» Excerpted records:
☆ ☆ ☆ ☆ ☆

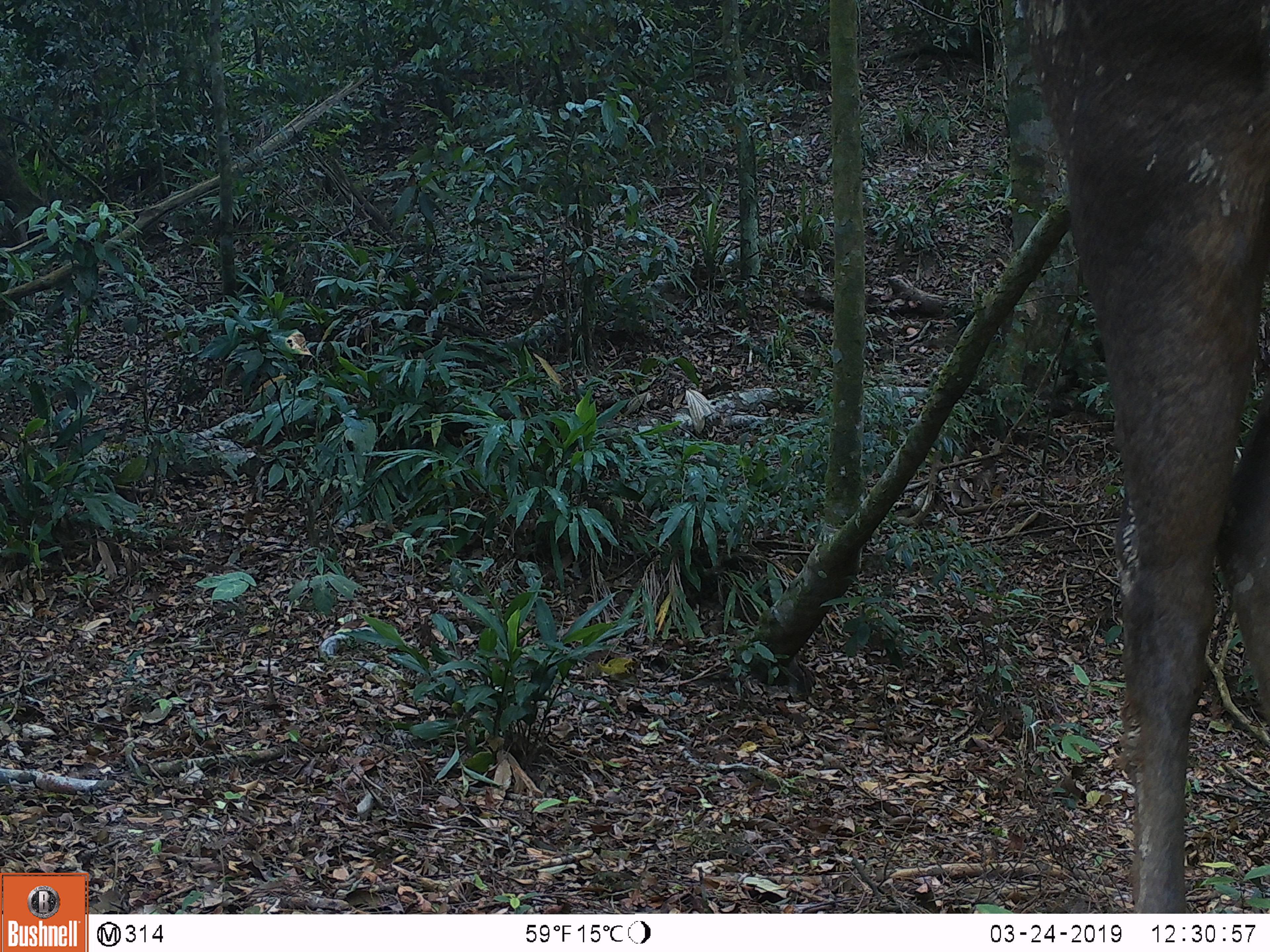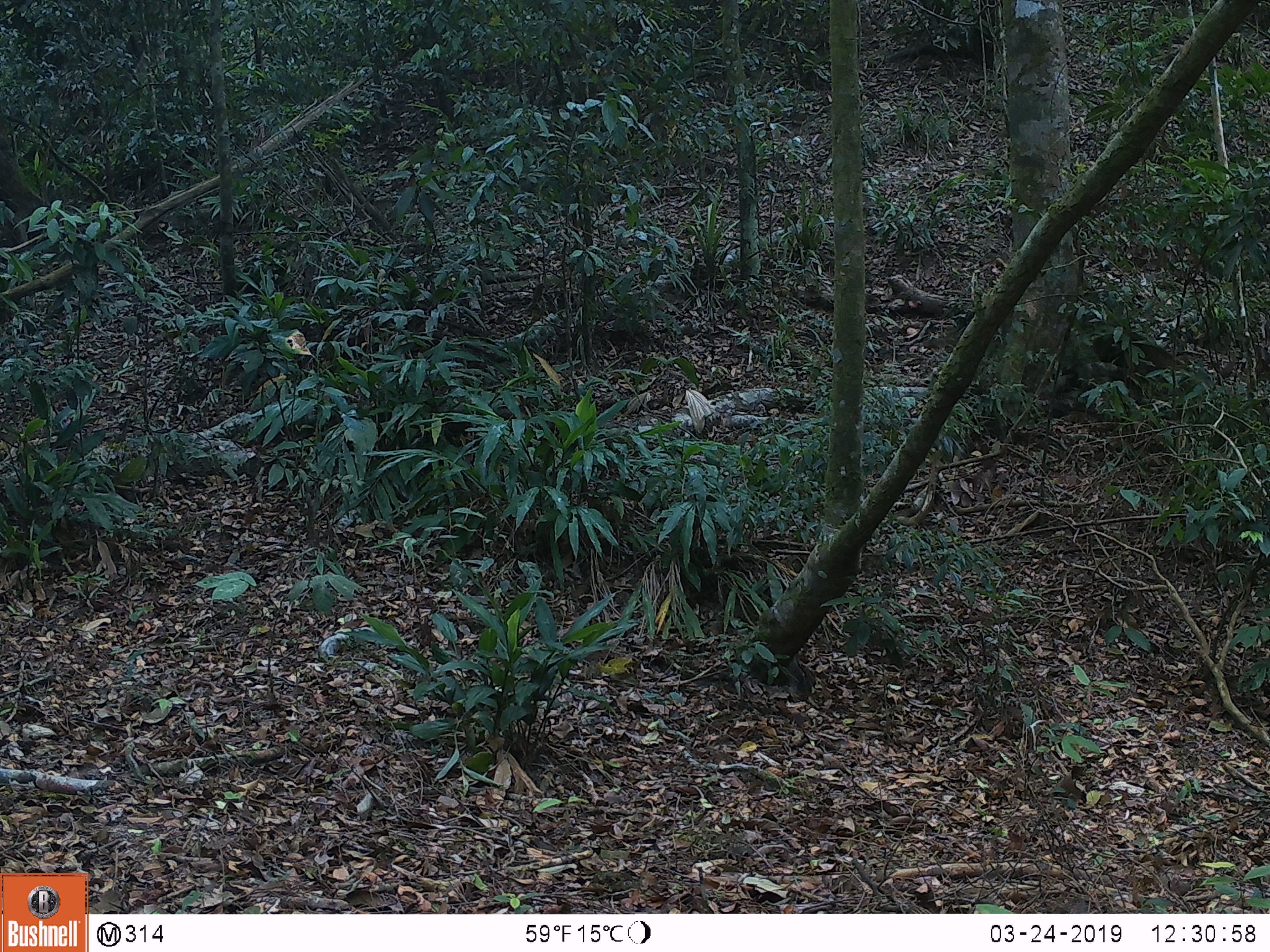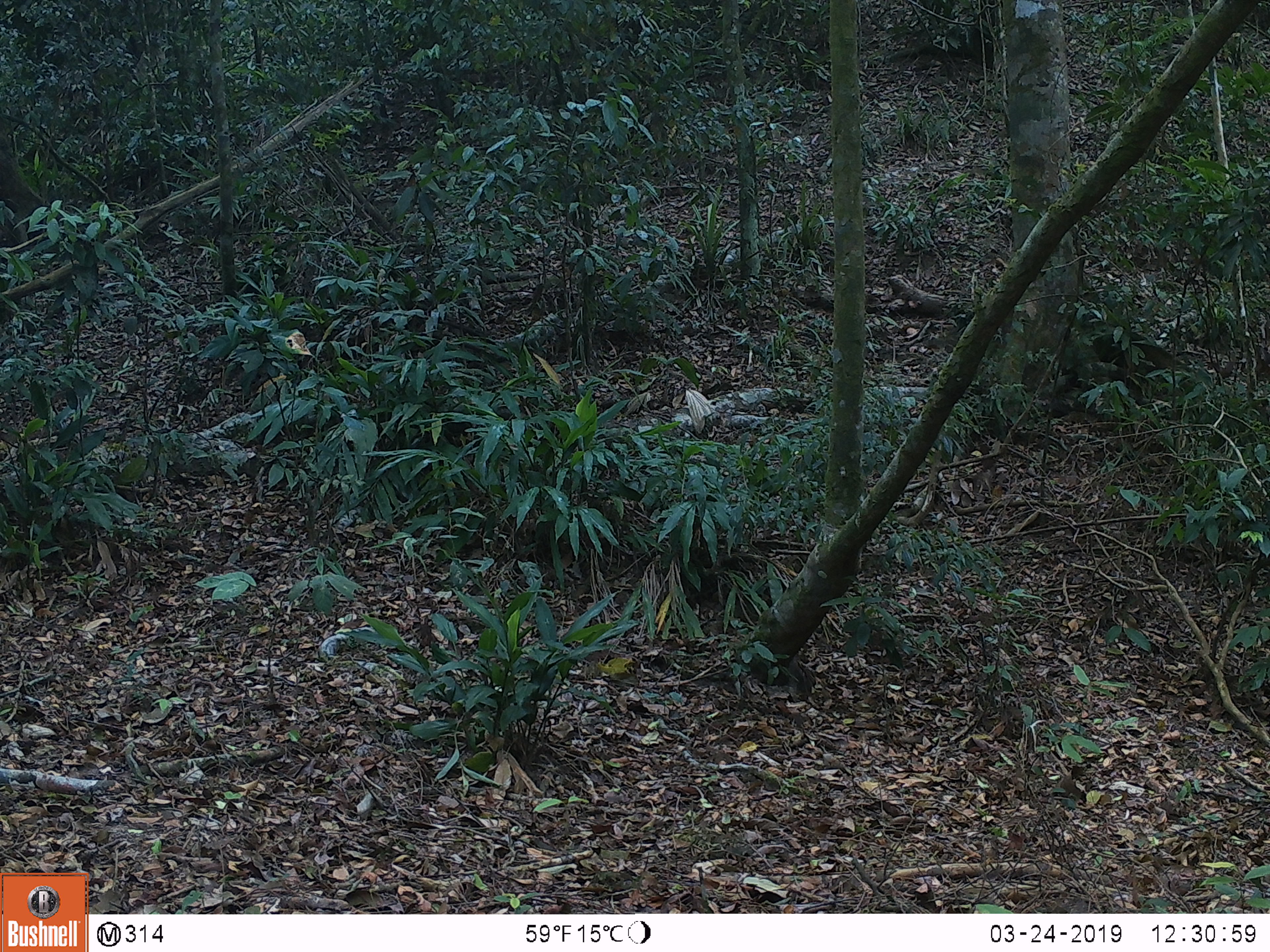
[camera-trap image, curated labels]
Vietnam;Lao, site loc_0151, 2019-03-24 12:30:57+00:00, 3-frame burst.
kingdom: Animalia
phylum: Chordata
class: Mammalia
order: Artiodactyla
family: Cervidae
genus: Rusa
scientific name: Rusa unicolor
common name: sambar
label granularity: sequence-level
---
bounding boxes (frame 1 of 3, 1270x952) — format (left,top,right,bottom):
sambar: (1015,0,1268,913)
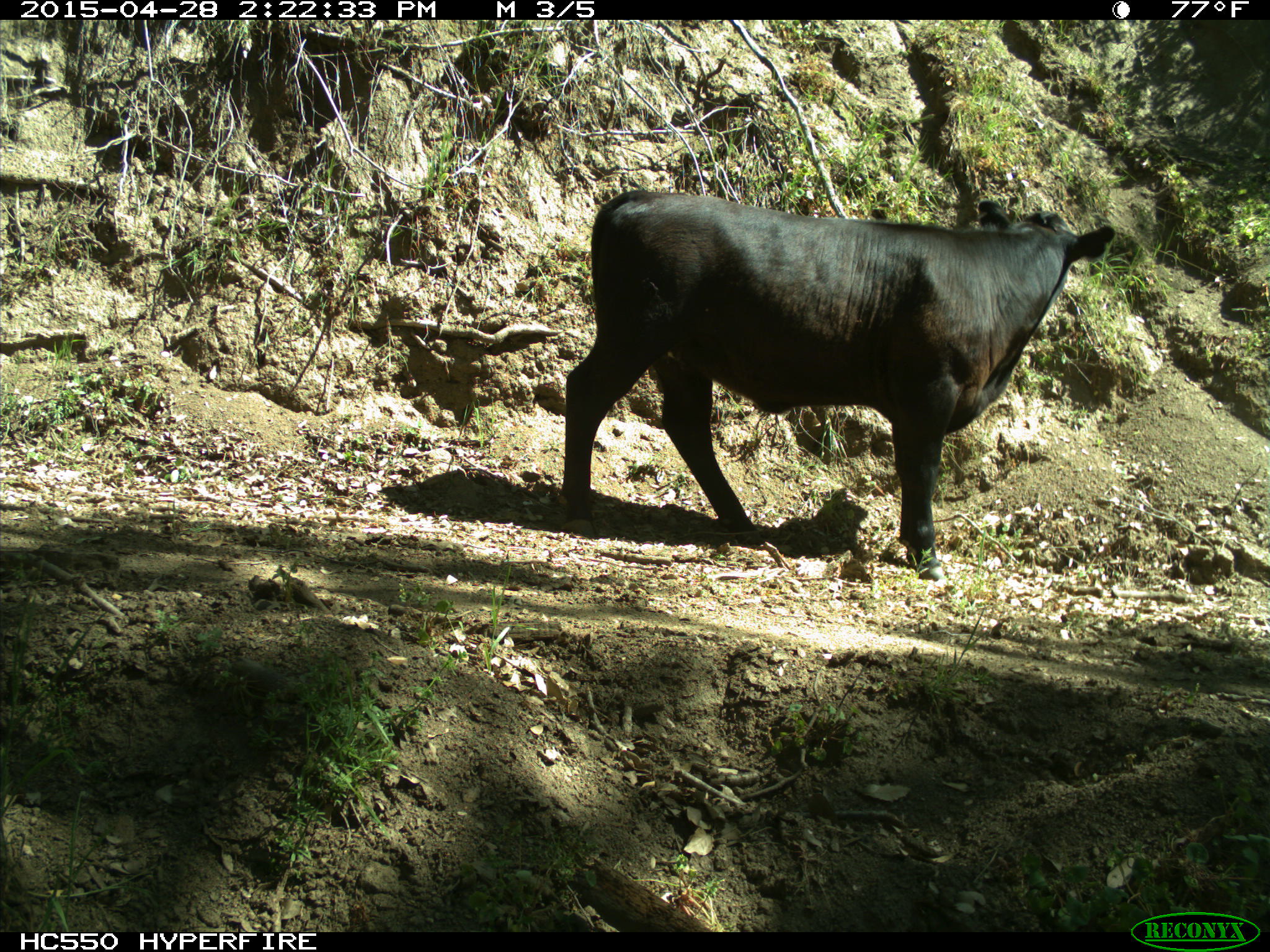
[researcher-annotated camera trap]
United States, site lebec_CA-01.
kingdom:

☆ ☆ ☆ ☆ ☆

» About this exercise: Omit the pictures and reproduce the records above exactly.

» Result for this task:
[camera-trap image, curated labels]
Vietnam;Lao, site loc_0151, 2019-03-24 12:30:57+00:00, 3-frame burst.
kingdom: Animalia
phylum: Chordata
class: Mammalia
order: Artiodactyla
family: Cervidae
genus: Rusa
scientific name: Rusa unicolor
common name: sambar
label granularity: sequence-level
---
bounding boxes (frame 1 of 3, 1270x952) — format (left,top,right,bottom):
sambar: (1015,0,1268,913)
[researcher-annotated camera trap]
United States, site lebec_CA-01.
kingdom:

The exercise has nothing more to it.